Document section
★ ★ ★ ★
"No Exit" is a song by the American new wave band Blondie. It was the title track from their seventh studio album in 1999 and was released as a single in Europe, but not the US.

Overview
A "gothic hip hop" track "No Exit" features rapper Coolio exchanging raps with Debbie Harry. It also uses an interpolation of Johann Sebastian Bach's "Toccata and Fugue in D minor" and Edvard Grieg's "In the Hall of the Mountain King".

The single was released in the UK as a special tour souvenir CD. The released CD contains remixes of "No Exit", "Maria", "Nothing Is Real but the Girl" and a cover of Karen Young's 1978 disco hit "Hot Shot".

A video was released for one of the "No Exit" remixes, which also featured rappers Inspectah Deck, U-God of Wu-Tang Clan, Havoc and Prodigy of Mobb Deep as "The Loud Allstars".

Uses in other media
The Loud Allstar Rock Remix was featured in the 1999 film 200 Cigarettes. A music video for the song, featuring the band with Coolio and the other rap performers, was produced in conjunction with the release of the film.
★ ★ ★ ★
Instructions
(a) Update the passage on the Blondie song by reproducing the stretch from "A video was" through "of the film.", substituting "movie" for each occurrence of "film".
(b) Continue the passage on the Blondie song "No Exit" from the point at which it ends.

Raw data
★ ★ ★ ★
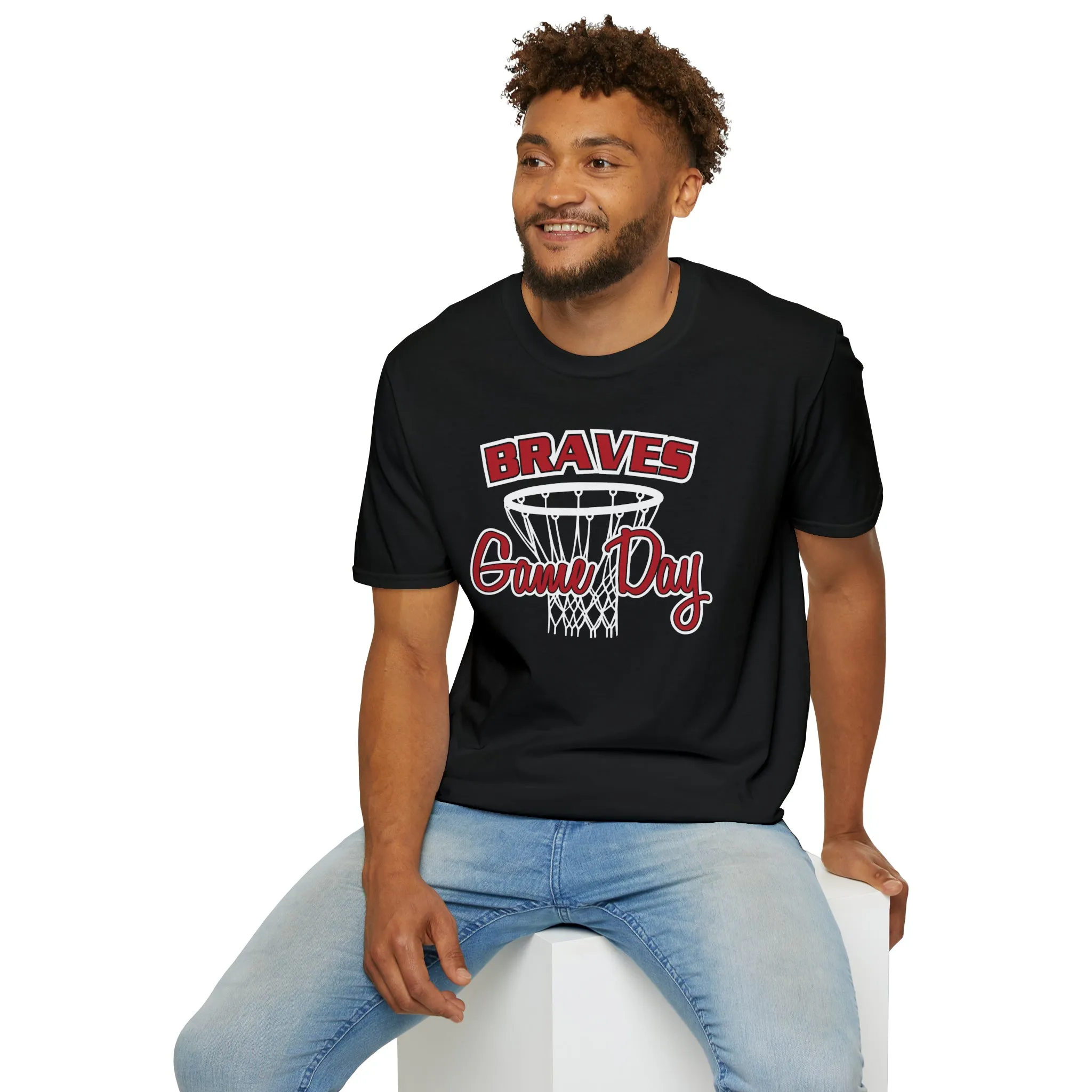 Braves Basketball Game Day Unisex Softstyle T-Shirt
★ ★ ★ ★
Exercise results
(a)
A video was released for one of the "No Exit" remixes, which also featured rappers Inspectah Deck, U-God of Wu-Tang Clan, Havoc and Prodigy of Mobb Deep as "The Loud Allstars".

Uses in other media
The Loud Allstar Rock Remix was featured in the 1999 movie 200 Cigarettes. A music video for the song, featuring the band with Coolio and the other rap performers, was produced in conjunction with the release of the movie.

(b)
Track listing
All tracks are written by Debbie Harry, Chris Stein, Jimmy Destri, Coolio, Romy Ashby unless otherwise noted

EU CD
 "No Exit" (The Loud Rock Remix Radio Version) - 4:26
 "No Exit" (The Infamous Hip Rock Version Radio Version) -3:21
 "No Exit" (Album Version) - 4:19

UK Exclusive Tour Souvenir CD
 "No Exit" (The Loud Rock Remix Radio Version) - 4:26
 "No Exit" (The Infamous Hip Rock Version Radio Version) - 3:21
 "Maria" (J & B Mix) (Destri) - 4:51
 "Maria" (Talvin Singh Rhythmic Mix) (Destri) - 4:51
 "Nothing Is Real but the Girl" (DT Edit) (Destri) - 3:13
 "Hot Shot" (Andrew Kahn, Kurt Borusiewicz) - 3:46

US 12" (promo only)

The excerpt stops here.